Moon mystery: China’s Chang’e-4 rover discovers ‘gel-like’ substance on far side of Moon

Launched as part of the China’s Chang’e 4 mission the Yutu-2 rover is a pioneering space probe exploring the far side of the Moon. Since landing in January, Yutu-2 has beamed-back detailed images of the desolate lunar surface.
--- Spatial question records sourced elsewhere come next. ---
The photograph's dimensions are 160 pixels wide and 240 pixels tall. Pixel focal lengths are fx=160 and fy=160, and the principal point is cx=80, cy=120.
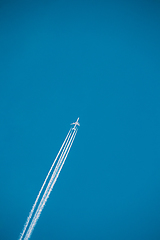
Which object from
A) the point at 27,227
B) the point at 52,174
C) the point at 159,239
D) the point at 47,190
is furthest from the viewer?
the point at 159,239

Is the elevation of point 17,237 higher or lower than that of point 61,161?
lower

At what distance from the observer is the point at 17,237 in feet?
84.6

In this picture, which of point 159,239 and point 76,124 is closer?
point 159,239

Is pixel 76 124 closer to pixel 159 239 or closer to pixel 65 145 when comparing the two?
pixel 65 145

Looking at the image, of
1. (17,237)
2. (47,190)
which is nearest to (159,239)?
(47,190)

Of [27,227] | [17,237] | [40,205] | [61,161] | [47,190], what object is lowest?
[17,237]

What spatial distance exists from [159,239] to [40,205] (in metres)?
24.5

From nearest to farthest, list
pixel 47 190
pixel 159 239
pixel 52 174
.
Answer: pixel 47 190 < pixel 52 174 < pixel 159 239

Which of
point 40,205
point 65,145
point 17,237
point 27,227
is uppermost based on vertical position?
point 65,145

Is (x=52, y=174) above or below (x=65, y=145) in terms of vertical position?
below

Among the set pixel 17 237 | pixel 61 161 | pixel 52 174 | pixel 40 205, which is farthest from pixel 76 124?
pixel 17 237

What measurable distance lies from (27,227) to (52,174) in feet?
28.0

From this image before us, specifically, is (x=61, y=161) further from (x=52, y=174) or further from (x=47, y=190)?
(x=47, y=190)

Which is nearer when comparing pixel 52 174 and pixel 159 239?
pixel 52 174
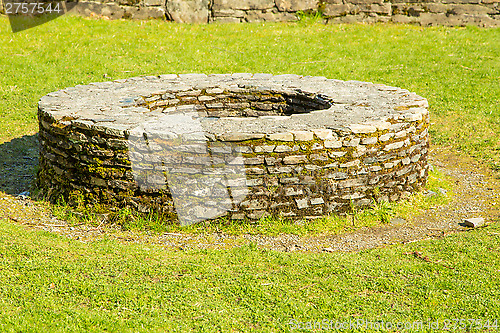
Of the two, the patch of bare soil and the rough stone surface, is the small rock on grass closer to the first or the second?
the patch of bare soil

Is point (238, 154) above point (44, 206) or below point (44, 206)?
above

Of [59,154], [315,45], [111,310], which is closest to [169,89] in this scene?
[59,154]

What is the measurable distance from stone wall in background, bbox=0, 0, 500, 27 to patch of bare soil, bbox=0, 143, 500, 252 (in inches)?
330

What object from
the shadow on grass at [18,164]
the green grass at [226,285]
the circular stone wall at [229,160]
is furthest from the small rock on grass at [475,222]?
the shadow on grass at [18,164]

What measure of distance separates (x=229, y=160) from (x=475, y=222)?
8.98 ft

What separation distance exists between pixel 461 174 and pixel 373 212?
2.34m

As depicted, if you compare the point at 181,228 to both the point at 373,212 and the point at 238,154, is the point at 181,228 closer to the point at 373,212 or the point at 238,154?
the point at 238,154

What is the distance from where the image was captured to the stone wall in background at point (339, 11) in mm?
13055

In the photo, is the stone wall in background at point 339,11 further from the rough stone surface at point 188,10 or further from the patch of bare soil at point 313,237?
the patch of bare soil at point 313,237

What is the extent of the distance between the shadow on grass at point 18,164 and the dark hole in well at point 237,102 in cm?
204

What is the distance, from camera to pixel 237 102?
742cm

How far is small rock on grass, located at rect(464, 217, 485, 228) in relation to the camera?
17.3 feet

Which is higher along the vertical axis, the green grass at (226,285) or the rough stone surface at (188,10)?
the rough stone surface at (188,10)

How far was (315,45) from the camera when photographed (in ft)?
40.7
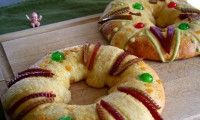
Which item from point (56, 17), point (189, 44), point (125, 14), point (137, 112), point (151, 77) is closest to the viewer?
point (137, 112)

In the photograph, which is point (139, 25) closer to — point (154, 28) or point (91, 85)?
point (154, 28)

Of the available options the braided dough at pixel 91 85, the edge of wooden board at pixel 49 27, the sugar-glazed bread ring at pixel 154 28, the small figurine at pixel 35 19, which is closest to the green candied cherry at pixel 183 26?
the sugar-glazed bread ring at pixel 154 28

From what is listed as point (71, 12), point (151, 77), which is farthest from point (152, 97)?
point (71, 12)

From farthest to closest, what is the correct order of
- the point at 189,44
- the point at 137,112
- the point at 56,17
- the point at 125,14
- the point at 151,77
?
the point at 56,17, the point at 125,14, the point at 189,44, the point at 151,77, the point at 137,112

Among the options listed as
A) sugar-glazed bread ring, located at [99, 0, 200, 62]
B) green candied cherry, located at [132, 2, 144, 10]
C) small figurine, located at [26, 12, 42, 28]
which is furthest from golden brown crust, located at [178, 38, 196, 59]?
small figurine, located at [26, 12, 42, 28]

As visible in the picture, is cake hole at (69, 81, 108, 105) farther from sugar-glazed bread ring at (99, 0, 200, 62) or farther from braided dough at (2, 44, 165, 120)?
sugar-glazed bread ring at (99, 0, 200, 62)

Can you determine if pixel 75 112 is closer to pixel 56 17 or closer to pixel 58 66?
pixel 58 66

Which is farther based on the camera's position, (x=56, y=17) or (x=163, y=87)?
(x=56, y=17)
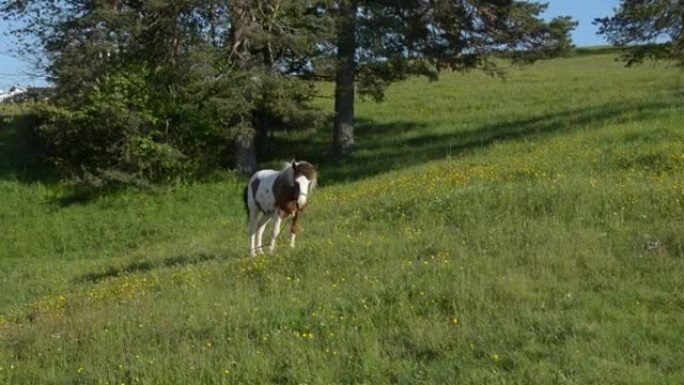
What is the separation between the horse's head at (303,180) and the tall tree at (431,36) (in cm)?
1738

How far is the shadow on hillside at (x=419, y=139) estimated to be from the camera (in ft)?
87.7

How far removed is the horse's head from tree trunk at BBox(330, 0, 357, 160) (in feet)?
57.3

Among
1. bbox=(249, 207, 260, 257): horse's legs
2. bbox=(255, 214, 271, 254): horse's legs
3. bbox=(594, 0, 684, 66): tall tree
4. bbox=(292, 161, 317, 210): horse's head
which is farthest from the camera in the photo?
bbox=(594, 0, 684, 66): tall tree

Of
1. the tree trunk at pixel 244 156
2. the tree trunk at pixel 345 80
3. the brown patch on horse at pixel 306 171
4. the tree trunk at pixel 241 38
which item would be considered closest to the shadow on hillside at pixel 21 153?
the tree trunk at pixel 244 156

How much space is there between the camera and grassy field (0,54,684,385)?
7531 millimetres

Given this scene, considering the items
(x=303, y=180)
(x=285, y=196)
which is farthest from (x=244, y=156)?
(x=303, y=180)

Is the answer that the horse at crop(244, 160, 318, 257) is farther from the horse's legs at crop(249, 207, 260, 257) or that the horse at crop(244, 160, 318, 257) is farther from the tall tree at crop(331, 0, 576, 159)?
the tall tree at crop(331, 0, 576, 159)

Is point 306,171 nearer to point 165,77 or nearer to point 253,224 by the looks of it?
point 253,224

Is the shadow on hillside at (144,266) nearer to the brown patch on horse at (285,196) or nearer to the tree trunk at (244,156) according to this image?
the brown patch on horse at (285,196)

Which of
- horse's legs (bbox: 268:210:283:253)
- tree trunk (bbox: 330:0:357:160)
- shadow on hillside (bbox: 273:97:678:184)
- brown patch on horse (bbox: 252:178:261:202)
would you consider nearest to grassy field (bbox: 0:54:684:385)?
horse's legs (bbox: 268:210:283:253)

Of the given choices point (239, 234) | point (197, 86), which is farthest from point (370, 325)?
point (197, 86)

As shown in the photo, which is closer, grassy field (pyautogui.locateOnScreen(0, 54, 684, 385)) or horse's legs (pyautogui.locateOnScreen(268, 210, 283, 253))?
grassy field (pyautogui.locateOnScreen(0, 54, 684, 385))

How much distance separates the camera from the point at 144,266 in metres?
16.3

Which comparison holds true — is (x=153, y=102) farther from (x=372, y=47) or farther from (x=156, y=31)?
(x=372, y=47)
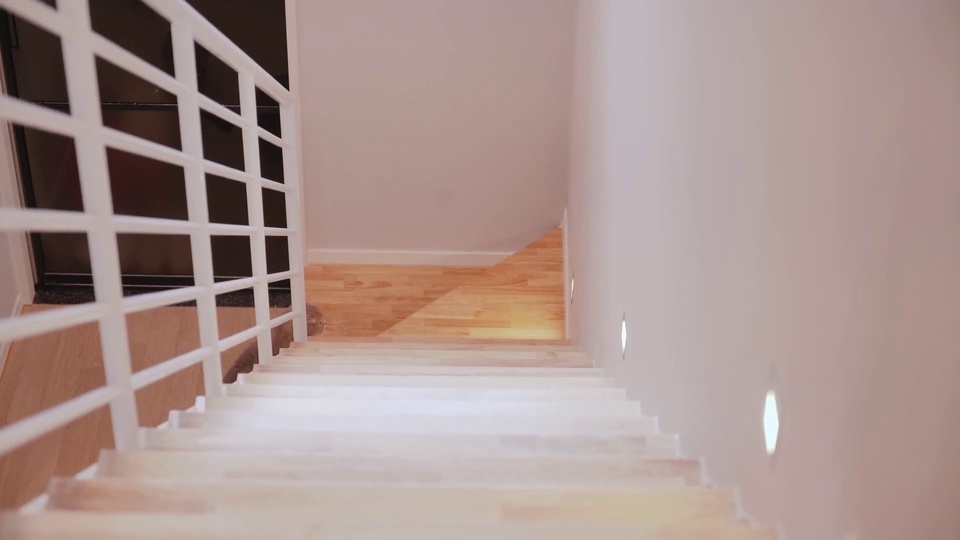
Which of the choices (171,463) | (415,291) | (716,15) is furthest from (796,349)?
(415,291)

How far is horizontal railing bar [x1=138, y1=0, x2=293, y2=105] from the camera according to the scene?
4.23 ft

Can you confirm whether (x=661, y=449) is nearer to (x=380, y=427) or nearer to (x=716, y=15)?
(x=380, y=427)

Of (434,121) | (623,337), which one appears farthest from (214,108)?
(434,121)

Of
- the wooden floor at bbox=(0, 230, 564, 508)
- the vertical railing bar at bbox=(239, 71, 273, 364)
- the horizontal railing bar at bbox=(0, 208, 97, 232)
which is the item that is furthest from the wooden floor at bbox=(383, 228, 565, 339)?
the horizontal railing bar at bbox=(0, 208, 97, 232)

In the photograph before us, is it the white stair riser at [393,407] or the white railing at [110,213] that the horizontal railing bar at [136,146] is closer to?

Yutu-2 has now made a surprising discovery, detecting an strange substance with a “gel-like” appearance.

The Yutu-2 rover made the surprise encounter during lunar day 8.

The incredible discovery encouraged the Change’e-4 crew to postpone the rover’s original plans.

It will instead focus its instruments on attempting to understand what the mysterious material is.

The rover is assisted by drivers at the Beijing Aerospace Control Center.

Day 8 (July 25 on Earth) saw Yutu-2 navigating a path through an area littered with various small impact craters.

On July 28, the Chang’e-4 team was preparing to power Yutu-2 down for a scheduled midday “nap” to protect the rover from the sun’s scorching temperatures and brutal radiation.

A team member checking images from the rover’s main camera then spotted a small crater appearing to contain substance with a colour and sheen dissimilar to the surrounding lunar environment.

Stunned by the discovery, the drive team called in their lunar scientists.

The teams consequently agreed to postpone Yutu-2’s plans to continue west and instead ordered the rover to examine the mysterious substance.

With the help of obstacle-avoidance cameras, Yutu-2 carefully approached the crater and then targeted the substance described as “gel-like”.

The rover examined both areas with its Visible and Near-Infrared Spectrometer (VNIS), capable of detecting light in way which reveals its makeup.

So far, mission scientists haven’t offered any indication as to the nature of the coloured substance and have said only that it is “gel-like” with an “unusual colour.”

Scientists have speculated one possible explanation, that the substance is melt glass created from meteorites striking the moon’s surface.

There is in fact a precedent for encountering strange soil samples on the lunar surface.

Apollo 17 astronaut Harrison Schmitt spotted orange-coloured regolith near the mission’s Taurus-Littrow landing site in 1972.

Lunar geologists eventually concluded an explosive volcanic eruption 3.64 billion years ago created the orange soil.